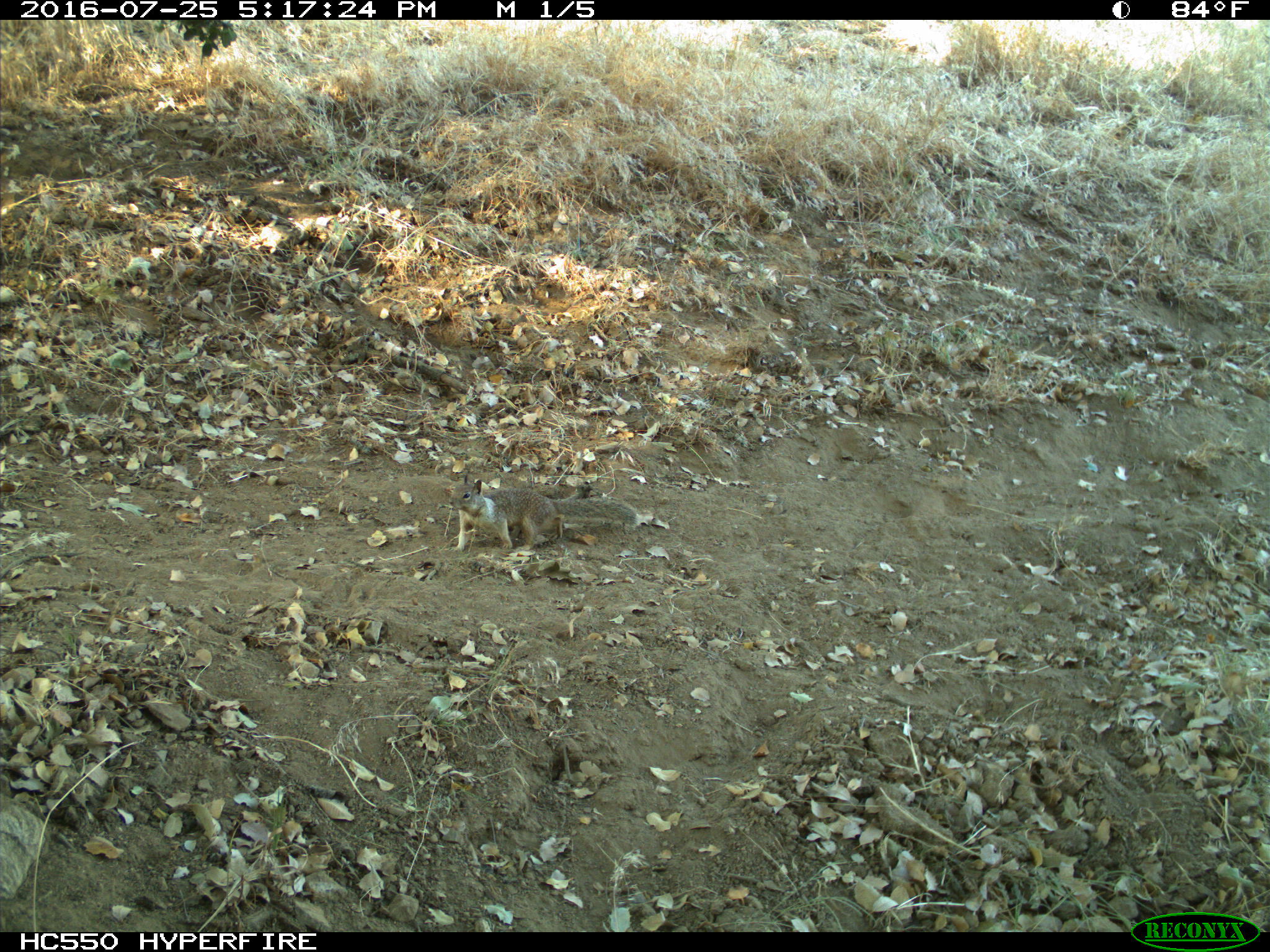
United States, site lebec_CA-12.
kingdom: Animalia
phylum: Chordata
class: Mammalia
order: Rodentia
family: Sciuridae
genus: Otospermophilus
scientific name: Otospermophilus beecheyi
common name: california ground squirrel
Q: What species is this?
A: Otospermophilus beecheyi (california ground squirrel).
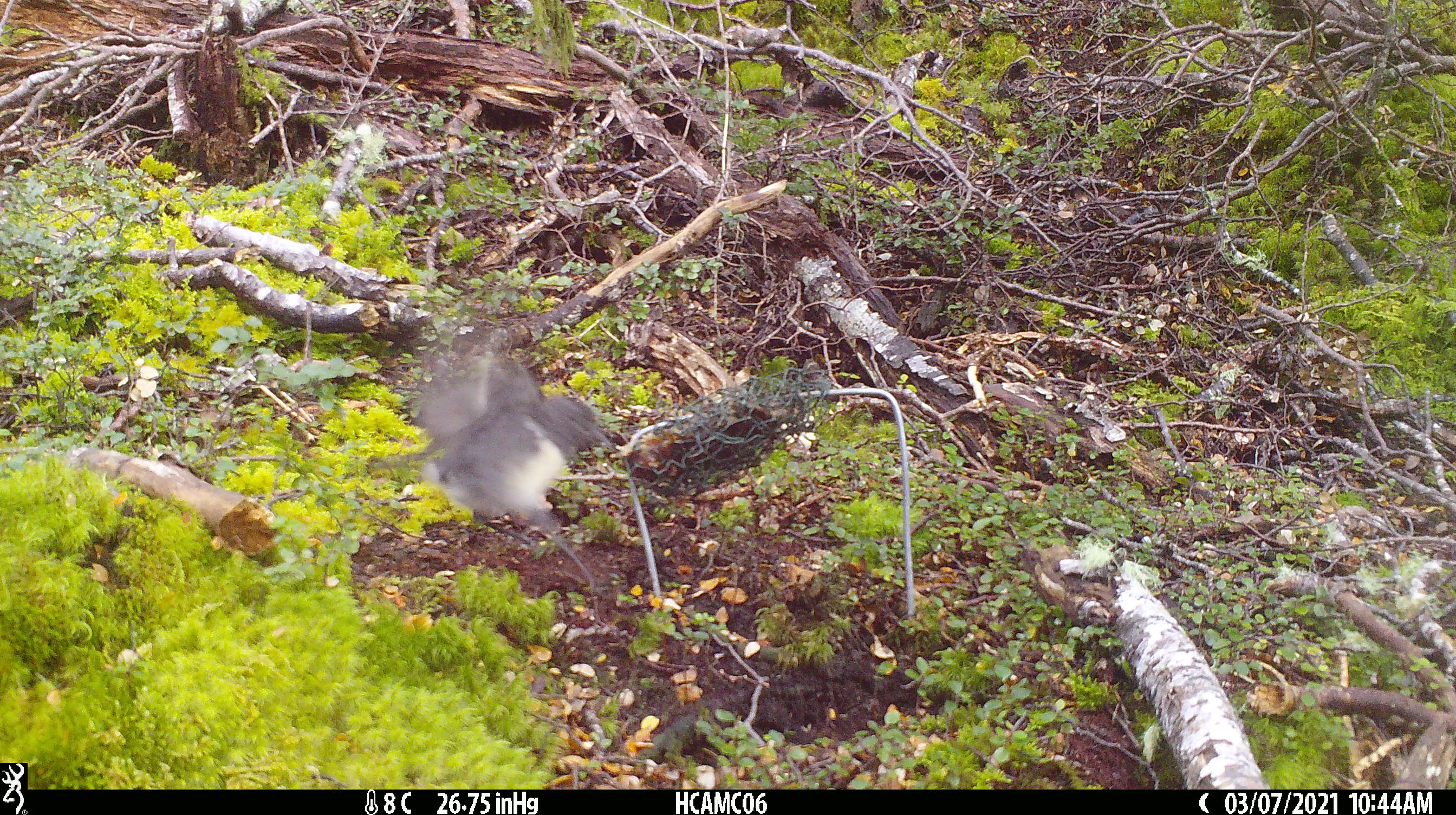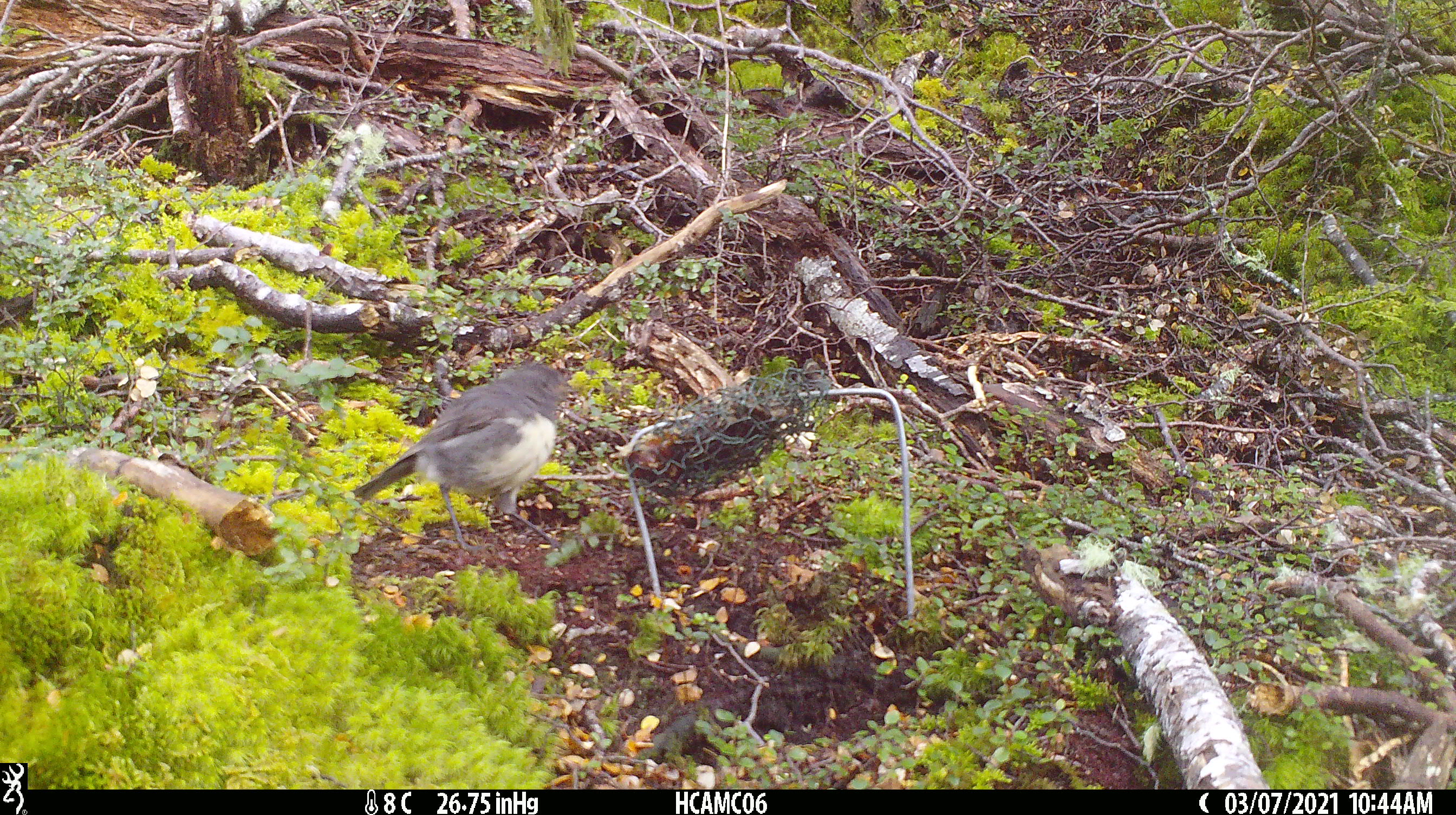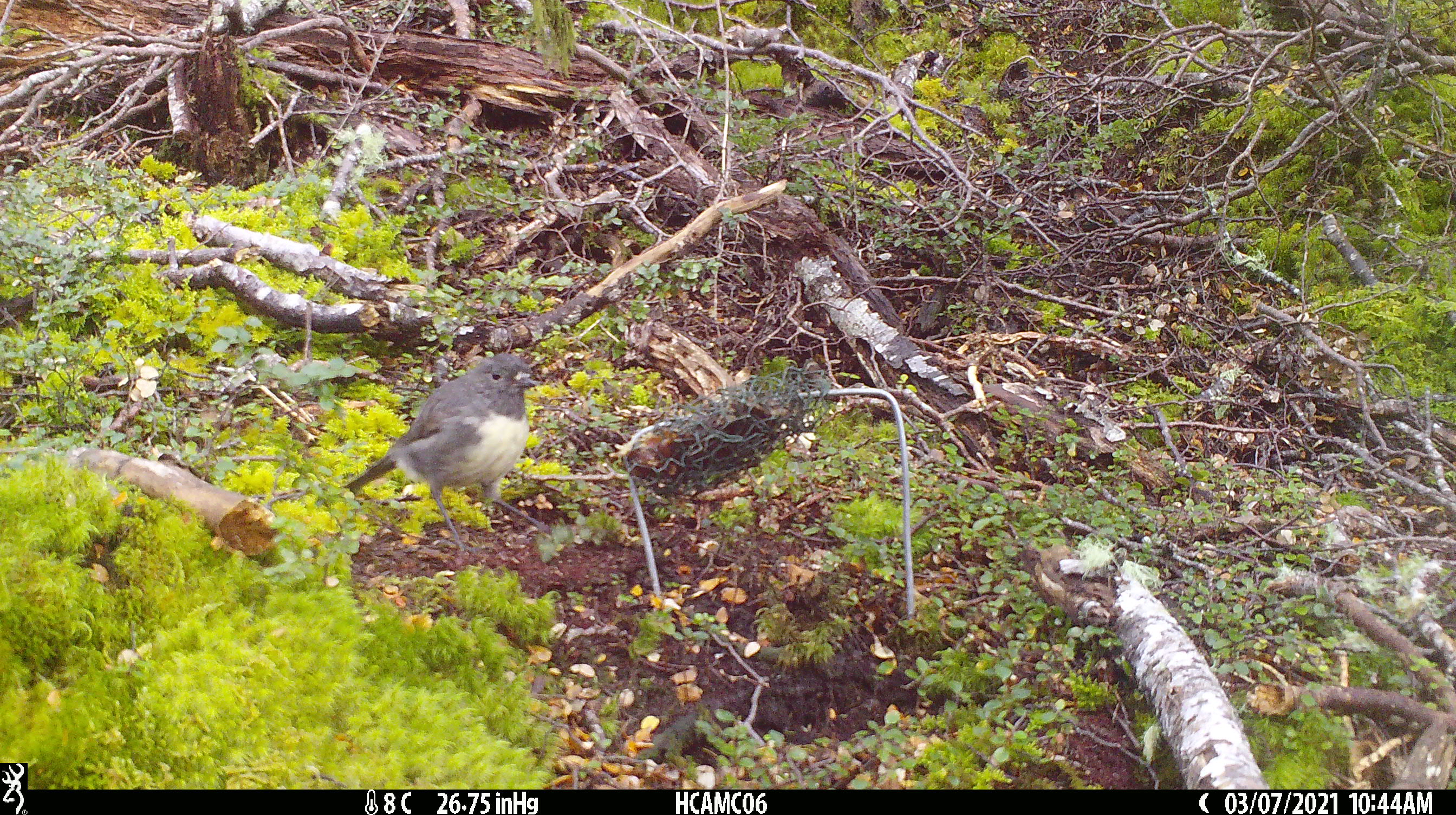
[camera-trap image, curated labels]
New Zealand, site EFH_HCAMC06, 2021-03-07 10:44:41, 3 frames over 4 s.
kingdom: Animalia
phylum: Chordata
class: Aves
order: Passeriformes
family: Petroicidae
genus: Petroica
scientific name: Petroica australis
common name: new zealand robin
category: robin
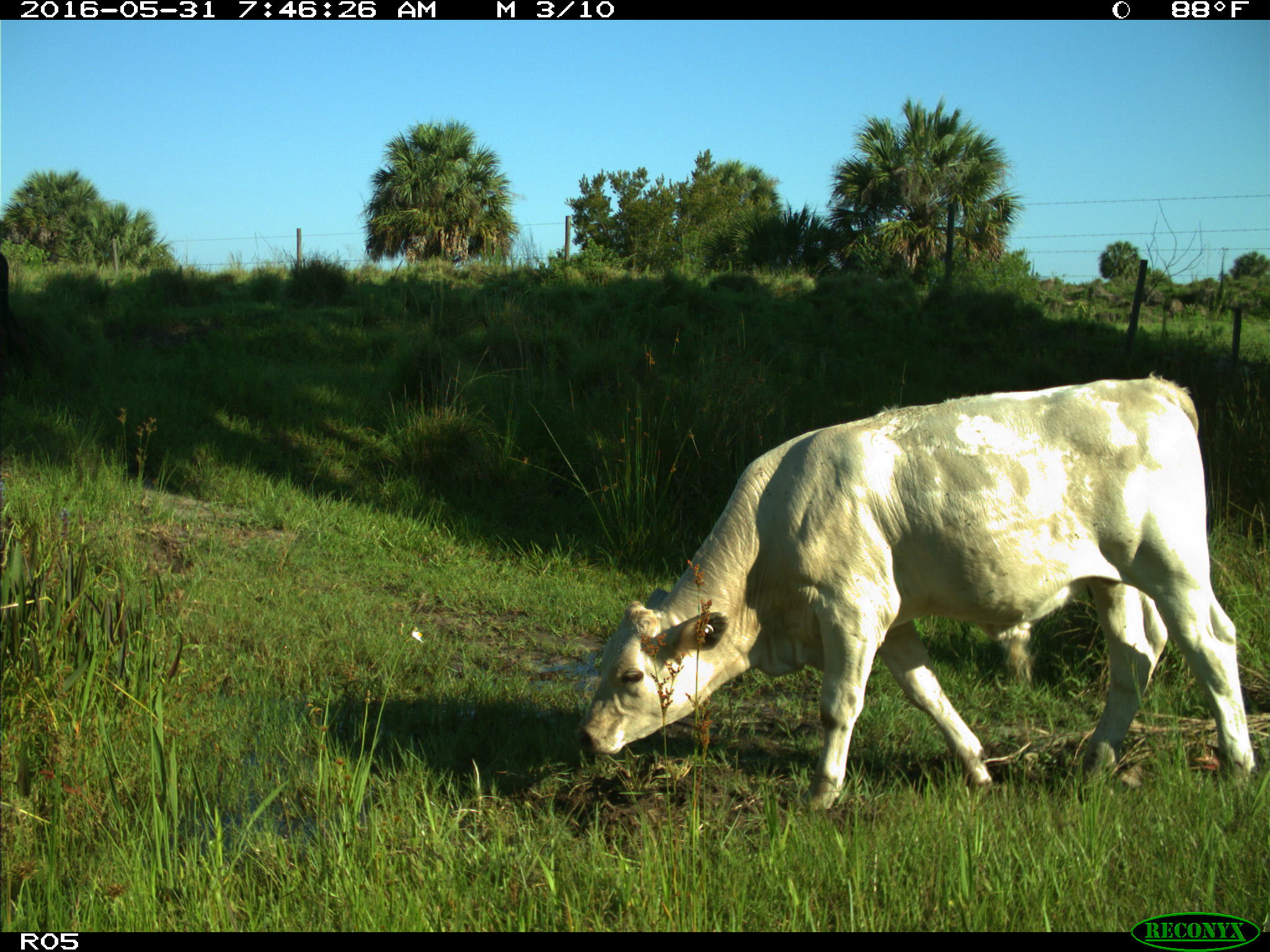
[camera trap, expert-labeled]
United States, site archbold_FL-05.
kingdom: Animalia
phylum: Chordata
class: Mammalia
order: Artiodactyla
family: Bovidae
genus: Bos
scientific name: Bos taurus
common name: domestic cow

————

WHAT THE TASK ASKS: The reply must be a number and nothing more: the count of lines above that contain the word "scientific".

ANSWER TO THIS PROBLEM: 3